__Consigna__. Retoma el texto sobre la idea de abdicar y retirarse a Yuste y continúalo a partir de su última oración.

No concibió, sin embargo, cuando viejo ni enfermo la idea de abdicar y retirarse a Yuste. La concibió veinte años antes de realizarla, al volver de su brillante expedición de Túnez, después de haber vencido por tres veces a la Francia, derrotado a los turcos, héchose dueño de Italia, apoderádose de Francisco I y Clemente VII, y ganado a los berberiscos importantes plazas. Temía indudablemente sucumbir bajo el peso de sus victorias y quería declinar en otro la responsabilidad de los contratiempos que preveía. Estaba ya en Jarandilla, al pie de Yuste, cuando hablando con el embajador de Portugal se lamentaba de no haber cumplido su propósito antes de que la fuga de lnspruck y el levantamiento del sitio de Metz hubiesen empañado el brillo de sus glorias.

Solo su natural melancolía y ese deseo de conservar ilesa su reputación militar y política, pudieron inspirarle entonces tan singular pensamiento; ni los trabajos ni los excesos ni las dolencias habían destruido aun el vigoroso temple de su espíritu. Esas causas le fueron fortaleciendo en su idea y le movieron al fin a ponerla en práctica; no se la suscitaron.

__Material proporcionado__.
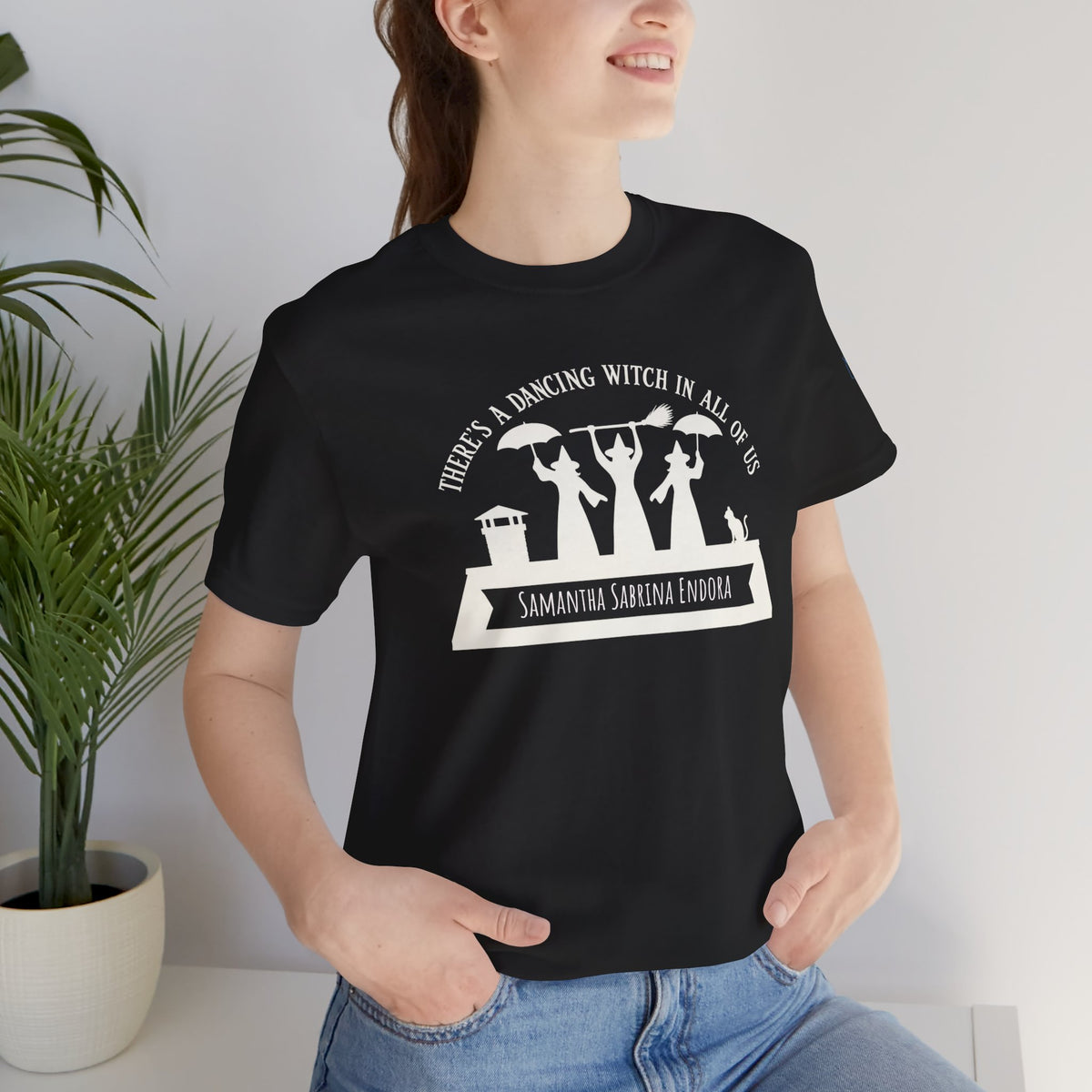 Power of Three "There’s a Dancing Witch in All of Us" — Personalized Tee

__Respuesta esperada__.
Túvola don Carlos por primera vez el año 1535; la aplazó considerando que, niño aun su hijo, de ejecutarla, dejaba expuestos a grandes peligros y mudanzas sus dilatados dominios. Reinó todavía durante muchos años con próspera suerte: humilló otras dos veces a la Francia, cayó sobre la Alemania, ya medio ganada por la Reforma y presa de vivas y sangrientas discordias, y le impuso silencio dejándola de nuevo sujeta al predominio de la Iglesia católica.

En esa aparente pacificación de la Alemania empezó, con todo, su decadencia. Los protestantes aguzaron en silencio sus espadas, se coaligaron con todos los enemigos del imperio y acecharon la ocasión oportuna para sorprender a don Carlos. Alemanes, franceses, italianos, turcos, tomaron en un día dado las armas y encendieron en cuatro puntos distintos el fuego de la rebelión y de la guerra. Quiso el emperador, que se hallaba en InsprucK, ganar Flandes por la Alta Alemania; pero hubo de retroceder y huir luego dejando malparados su honra y su título de invicto. Solo ya por el tratado de Passau pudo poner fin a la agitación de la Alemania. En ese tratado estaba consignada la libertad religiosa.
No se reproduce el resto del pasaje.